Exercise description: Please quote all of the entries below, line for line, without changing anything.

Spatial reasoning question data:
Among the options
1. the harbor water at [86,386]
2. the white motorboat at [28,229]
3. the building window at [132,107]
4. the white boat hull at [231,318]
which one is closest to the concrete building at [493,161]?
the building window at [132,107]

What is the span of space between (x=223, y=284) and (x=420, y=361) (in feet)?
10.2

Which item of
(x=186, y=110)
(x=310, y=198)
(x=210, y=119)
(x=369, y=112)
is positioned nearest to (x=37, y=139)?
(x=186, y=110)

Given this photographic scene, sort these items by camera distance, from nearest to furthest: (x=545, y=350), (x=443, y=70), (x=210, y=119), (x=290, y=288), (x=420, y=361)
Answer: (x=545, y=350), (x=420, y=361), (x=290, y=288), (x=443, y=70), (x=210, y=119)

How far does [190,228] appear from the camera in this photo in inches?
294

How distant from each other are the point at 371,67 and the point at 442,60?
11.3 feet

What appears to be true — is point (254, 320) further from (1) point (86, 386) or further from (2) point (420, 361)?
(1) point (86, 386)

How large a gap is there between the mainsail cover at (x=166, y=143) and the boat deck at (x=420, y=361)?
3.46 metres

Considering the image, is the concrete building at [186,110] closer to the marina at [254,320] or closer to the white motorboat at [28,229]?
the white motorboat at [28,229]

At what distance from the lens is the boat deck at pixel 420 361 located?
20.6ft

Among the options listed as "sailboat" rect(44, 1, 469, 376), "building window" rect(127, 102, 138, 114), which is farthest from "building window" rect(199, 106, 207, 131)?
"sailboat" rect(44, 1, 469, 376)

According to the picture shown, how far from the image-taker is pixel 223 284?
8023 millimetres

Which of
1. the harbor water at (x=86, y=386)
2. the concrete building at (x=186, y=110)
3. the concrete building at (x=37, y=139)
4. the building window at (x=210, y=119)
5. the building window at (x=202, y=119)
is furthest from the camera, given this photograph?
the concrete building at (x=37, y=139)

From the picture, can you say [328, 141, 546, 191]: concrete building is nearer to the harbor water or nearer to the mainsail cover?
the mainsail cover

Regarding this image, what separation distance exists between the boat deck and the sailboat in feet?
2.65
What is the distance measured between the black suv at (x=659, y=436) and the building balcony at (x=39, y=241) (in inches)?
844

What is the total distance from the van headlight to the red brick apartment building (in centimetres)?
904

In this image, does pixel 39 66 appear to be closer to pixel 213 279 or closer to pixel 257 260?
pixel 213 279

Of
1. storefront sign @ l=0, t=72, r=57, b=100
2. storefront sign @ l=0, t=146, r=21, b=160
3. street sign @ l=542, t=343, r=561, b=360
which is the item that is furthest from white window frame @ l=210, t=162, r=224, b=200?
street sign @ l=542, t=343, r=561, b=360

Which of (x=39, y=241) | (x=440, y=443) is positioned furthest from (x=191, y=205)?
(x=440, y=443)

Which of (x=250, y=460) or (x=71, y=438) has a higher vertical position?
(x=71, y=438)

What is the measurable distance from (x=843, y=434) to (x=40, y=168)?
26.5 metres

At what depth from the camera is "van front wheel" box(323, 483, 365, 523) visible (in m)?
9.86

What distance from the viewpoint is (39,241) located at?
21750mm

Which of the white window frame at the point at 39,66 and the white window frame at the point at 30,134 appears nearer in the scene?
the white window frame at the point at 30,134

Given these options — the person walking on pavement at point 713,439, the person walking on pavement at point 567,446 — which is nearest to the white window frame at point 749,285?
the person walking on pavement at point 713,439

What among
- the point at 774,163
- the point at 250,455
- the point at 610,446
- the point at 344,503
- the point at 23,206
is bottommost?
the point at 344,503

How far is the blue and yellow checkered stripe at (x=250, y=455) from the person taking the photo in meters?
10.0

Solution:
Among the options
1. the harbor water at [86,386]
2. the white motorboat at [28,229]
3. the building window at [132,107]
4. the white boat hull at [231,318]
which one is closest to the concrete building at [493,161]?
the building window at [132,107]

What is the span of space between (x=223, y=284) and (x=420, y=361) (in feet)?
10.2

Which item of
(x=186, y=110)
(x=310, y=198)
(x=210, y=119)
(x=369, y=112)
is positioned nearest to (x=37, y=139)?
(x=186, y=110)

Given this photographic scene, sort these items by camera distance, from nearest to furthest: (x=545, y=350), (x=443, y=70), (x=210, y=119), (x=290, y=288), (x=420, y=361)
Answer: (x=545, y=350), (x=420, y=361), (x=290, y=288), (x=443, y=70), (x=210, y=119)

How far does [190,228] appear from the camera in this photo in inches?
294

How distant from each other are the point at 371,67 and the point at 442,60?
11.3 feet

What appears to be true — is point (254, 320) further from (1) point (86, 386) or further from (2) point (420, 361)?
(1) point (86, 386)

How large a gap is there between the mainsail cover at (x=166, y=143) and the boat deck at (x=420, y=361)?
3.46 metres

Considering the image, is the concrete building at [186,110] closer to the marina at [254,320] or closer to the white motorboat at [28,229]?
the white motorboat at [28,229]

At what distance from the lens is the boat deck at pixel 420 361 located?
20.6ft

Among the options listed as "sailboat" rect(44, 1, 469, 376), "building window" rect(127, 102, 138, 114), which is farthest from "building window" rect(199, 106, 207, 131)?
"sailboat" rect(44, 1, 469, 376)

According to the picture shown, how far from the image-taker is pixel 223 284?
8023 millimetres

Which of
1. the harbor water at (x=86, y=386)
2. the concrete building at (x=186, y=110)
3. the concrete building at (x=37, y=139)
4. the building window at (x=210, y=119)
5. the building window at (x=202, y=119)
is furthest from the camera, given this photograph?
the concrete building at (x=37, y=139)

From the picture, can you say [328, 141, 546, 191]: concrete building is nearer to the harbor water or nearer to the mainsail cover?
the mainsail cover

Regarding this image, what separation distance exists between the boat deck and the sailboat in feet?
2.65
What is the distance measured between the black suv at (x=659, y=436) and the building balcony at (x=39, y=241) (in inches)?
844

What is the total distance from the van headlight to the red brick apartment building (in centimetres)?
904

In this image, does pixel 39 66 appear to be closer to pixel 213 279 or closer to pixel 257 260?
pixel 213 279

Of
1. storefront sign @ l=0, t=72, r=57, b=100
2. storefront sign @ l=0, t=146, r=21, b=160
3. street sign @ l=542, t=343, r=561, b=360
which is the item that is furthest from white window frame @ l=210, t=162, r=224, b=200?
street sign @ l=542, t=343, r=561, b=360

Which of (x=39, y=241) | (x=440, y=443) is positioned furthest from (x=191, y=205)?
(x=440, y=443)

Which of (x=250, y=460) or (x=71, y=438) has a higher vertical position?
(x=71, y=438)

What is the measurable distance from (x=843, y=434) to (x=40, y=168)?
26.5 metres

At what depth from the camera is "van front wheel" box(323, 483, 365, 523) visible (in m)?
9.86

What distance from the viewpoint is (39,241) located at?
21750mm

Which of the white window frame at the point at 39,66 and the white window frame at the point at 30,134 appears nearer in the scene?
the white window frame at the point at 30,134

Given these options — the person walking on pavement at point 713,439, the person walking on pavement at point 567,446 — which is nearest to the white window frame at point 749,285?
the person walking on pavement at point 713,439

What among
- the point at 774,163
- the point at 250,455
- the point at 610,446
- the point at 344,503
- the point at 23,206
is bottommost?
the point at 344,503

How far is the blue and yellow checkered stripe at (x=250, y=455) from the person taking the photo in meters?
10.0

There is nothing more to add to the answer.